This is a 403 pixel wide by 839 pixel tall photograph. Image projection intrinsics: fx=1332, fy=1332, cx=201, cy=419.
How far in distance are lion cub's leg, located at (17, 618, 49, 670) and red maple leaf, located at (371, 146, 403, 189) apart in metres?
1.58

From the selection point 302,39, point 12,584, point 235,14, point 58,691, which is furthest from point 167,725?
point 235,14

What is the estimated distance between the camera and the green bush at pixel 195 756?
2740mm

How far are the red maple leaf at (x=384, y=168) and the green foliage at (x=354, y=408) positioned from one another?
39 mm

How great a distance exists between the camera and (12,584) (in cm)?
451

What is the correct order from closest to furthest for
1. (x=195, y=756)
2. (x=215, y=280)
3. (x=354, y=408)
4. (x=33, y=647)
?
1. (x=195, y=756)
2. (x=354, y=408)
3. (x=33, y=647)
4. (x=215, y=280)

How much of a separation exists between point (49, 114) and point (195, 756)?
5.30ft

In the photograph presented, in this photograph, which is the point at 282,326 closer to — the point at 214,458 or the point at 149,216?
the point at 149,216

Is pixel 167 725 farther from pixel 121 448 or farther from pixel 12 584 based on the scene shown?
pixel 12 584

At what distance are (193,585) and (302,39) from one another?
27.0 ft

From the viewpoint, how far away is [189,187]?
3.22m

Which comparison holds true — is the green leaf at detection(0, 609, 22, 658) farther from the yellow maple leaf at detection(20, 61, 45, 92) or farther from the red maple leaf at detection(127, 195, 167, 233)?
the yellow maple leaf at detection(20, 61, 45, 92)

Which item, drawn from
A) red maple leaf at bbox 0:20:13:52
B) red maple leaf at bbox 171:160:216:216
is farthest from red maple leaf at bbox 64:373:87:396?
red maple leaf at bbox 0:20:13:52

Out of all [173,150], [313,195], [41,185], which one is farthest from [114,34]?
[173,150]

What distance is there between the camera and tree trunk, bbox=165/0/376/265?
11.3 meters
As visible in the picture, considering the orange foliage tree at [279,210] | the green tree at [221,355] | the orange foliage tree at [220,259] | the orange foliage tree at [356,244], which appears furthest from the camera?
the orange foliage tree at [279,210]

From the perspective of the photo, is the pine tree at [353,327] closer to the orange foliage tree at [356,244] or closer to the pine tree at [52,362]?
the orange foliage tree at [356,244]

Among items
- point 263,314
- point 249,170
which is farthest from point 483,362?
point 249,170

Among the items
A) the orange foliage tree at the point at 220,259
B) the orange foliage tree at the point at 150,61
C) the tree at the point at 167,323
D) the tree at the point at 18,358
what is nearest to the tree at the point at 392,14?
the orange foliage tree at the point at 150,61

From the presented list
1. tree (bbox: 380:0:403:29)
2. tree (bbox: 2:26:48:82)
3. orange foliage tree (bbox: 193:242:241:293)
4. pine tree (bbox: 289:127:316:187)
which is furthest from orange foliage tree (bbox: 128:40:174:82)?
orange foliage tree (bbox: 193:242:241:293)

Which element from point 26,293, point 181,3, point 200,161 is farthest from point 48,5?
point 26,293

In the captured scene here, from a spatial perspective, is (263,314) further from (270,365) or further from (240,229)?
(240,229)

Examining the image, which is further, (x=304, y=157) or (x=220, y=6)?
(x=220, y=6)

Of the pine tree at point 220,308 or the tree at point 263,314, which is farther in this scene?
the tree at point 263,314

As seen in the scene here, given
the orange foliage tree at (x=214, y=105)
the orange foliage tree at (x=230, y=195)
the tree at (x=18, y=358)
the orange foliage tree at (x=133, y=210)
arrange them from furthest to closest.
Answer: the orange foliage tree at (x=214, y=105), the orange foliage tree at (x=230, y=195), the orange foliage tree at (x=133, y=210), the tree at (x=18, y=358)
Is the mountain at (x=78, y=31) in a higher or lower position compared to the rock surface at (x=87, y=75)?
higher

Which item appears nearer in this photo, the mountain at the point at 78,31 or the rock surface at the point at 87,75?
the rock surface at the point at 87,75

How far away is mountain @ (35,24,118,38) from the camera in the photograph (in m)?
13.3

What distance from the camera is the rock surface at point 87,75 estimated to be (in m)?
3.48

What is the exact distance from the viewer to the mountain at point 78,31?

☆ ☆ ☆ ☆ ☆ ☆ ☆

§ What is being asked: Please begin at the line that has "As seen in the scene here, given" and stop after the line that has "Answer: the orange", then write those lines of the records again, switching "arrange" to "sort" and leaving everything else as it is.

§ The solution:
As seen in the scene here, given
the orange foliage tree at (x=214, y=105)
the orange foliage tree at (x=230, y=195)
the tree at (x=18, y=358)
the orange foliage tree at (x=133, y=210)
sort them from furthest to closest.
Answer: the orange foliage tree at (x=214, y=105), the orange foliage tree at (x=230, y=195), the orange foliage tree at (x=133, y=210), the tree at (x=18, y=358)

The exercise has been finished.